The Digital Delusion: Digital Tests Don’t Require Digital Classrooms
Why More Screentime Won’t Improve Test Performance
A Parable:
At the turn of the century, sprinting became an increasingly popular sport.
Concerned that his athletes might be unprepared for competition, one progressive coach made an unusual decision: instead of focusing solely on running, he devoted a significant portion of training to teaching his runners how to use a stopwatch. They practiced starting it cleanly, stopping it precisely, and reading split times with confidence.
His reasoning: races are timed, so athletes should be fluent with the timer.
By the end of the season, his runners were excellent timekeepers – but none qualified for competition.
The Point:
Some tools exist solely to measure performance. They do not create it.
To be sure, athletes must be familiar enough with a stopwatch that it doesn’t confuse or distract them. But beyond that basic threshold, time spent training the tool is time not spent training the skill.
State academic tests – whether digital or paper-based – are no different. These are instruments of measurement: they capture performance, but they do not create it.
Of course, there is a difference between tools that are part of a skill and tools that merely display it. A pianist must train on a piano, because the instrument is the skill. But a stopwatch is not running – it merely records it.
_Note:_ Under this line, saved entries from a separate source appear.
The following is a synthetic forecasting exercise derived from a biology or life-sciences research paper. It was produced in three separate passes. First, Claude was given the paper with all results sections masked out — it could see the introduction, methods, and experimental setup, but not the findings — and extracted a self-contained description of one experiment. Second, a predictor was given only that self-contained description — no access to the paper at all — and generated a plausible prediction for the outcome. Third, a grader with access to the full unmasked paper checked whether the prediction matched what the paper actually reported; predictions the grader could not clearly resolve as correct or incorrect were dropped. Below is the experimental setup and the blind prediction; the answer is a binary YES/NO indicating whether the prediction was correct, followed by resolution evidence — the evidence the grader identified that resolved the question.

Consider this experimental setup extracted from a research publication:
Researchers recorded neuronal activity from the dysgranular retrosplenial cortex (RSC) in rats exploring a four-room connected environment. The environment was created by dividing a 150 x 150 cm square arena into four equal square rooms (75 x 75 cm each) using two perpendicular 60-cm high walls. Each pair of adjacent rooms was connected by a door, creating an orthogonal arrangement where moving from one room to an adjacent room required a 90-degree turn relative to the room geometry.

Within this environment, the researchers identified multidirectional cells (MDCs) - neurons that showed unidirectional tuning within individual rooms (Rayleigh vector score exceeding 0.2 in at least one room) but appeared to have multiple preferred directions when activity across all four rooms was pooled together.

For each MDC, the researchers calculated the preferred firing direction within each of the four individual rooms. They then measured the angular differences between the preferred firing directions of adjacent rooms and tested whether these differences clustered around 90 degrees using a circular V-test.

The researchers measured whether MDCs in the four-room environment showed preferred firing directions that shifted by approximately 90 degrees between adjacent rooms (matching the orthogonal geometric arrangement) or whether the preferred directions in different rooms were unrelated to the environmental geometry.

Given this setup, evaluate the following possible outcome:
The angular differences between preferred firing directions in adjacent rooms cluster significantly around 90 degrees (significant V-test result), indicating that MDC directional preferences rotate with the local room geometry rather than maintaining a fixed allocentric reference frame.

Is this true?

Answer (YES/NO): YES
Digital tests fall into the second category. When assessing reading comprehension, writing, or scientific reasoning, the screen is not the skill – it is simply the interface through which the skill is expressed.
THE MODE EFFECT
In a recent study, two equivalent groups of fifth-grade students were taught the same material over the same period. The only difference was how their learning was assessed: one group took paper-based tests, the other digital exams.
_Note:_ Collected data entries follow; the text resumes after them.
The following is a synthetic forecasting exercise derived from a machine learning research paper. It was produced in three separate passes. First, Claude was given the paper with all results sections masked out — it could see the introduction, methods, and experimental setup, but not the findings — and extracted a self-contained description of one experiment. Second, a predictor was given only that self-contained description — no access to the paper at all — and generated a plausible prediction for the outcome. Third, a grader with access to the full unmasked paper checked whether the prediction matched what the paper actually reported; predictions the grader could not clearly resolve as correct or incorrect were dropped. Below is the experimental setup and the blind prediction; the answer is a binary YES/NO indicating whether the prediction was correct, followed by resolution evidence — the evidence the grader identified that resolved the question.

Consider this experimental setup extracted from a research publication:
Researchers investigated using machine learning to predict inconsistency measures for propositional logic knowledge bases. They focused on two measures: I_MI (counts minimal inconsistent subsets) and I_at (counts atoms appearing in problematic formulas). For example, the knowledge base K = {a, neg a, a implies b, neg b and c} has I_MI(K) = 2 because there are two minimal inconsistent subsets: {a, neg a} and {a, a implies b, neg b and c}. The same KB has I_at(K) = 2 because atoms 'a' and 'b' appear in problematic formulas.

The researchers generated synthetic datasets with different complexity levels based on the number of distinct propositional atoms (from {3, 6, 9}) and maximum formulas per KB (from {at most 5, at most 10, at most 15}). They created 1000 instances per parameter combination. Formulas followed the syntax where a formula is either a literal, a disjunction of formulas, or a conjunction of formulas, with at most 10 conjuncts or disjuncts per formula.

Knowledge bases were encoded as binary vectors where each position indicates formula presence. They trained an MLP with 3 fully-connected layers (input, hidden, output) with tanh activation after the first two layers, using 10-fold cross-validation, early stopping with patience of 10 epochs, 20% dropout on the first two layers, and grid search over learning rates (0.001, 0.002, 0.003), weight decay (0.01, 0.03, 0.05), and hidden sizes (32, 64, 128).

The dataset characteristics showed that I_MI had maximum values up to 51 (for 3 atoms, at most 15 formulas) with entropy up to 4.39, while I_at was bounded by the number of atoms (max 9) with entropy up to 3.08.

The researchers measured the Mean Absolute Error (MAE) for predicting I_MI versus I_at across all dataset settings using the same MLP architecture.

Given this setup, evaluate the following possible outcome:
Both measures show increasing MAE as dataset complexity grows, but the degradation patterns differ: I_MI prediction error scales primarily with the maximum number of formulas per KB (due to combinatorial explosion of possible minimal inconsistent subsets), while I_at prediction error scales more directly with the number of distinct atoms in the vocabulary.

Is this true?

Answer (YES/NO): NO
By the end of the semester, students tested on paper improved by roughly 14%, while students tested on computers declined approximately 5%.
This is a textbook example of the Mode Effect: the well-documented tendency for students to perform worse on digital assessments than on equivalent paper-based tests. As the authors noted:
- “…some students who demonstrated strong understanding during lessons and performed well on the pre-test experienced sharp score declines in subsequent tablet-based assessments.”
The students didn’t fail to learn - the testing medium interfered with how they could demonstrate their learning.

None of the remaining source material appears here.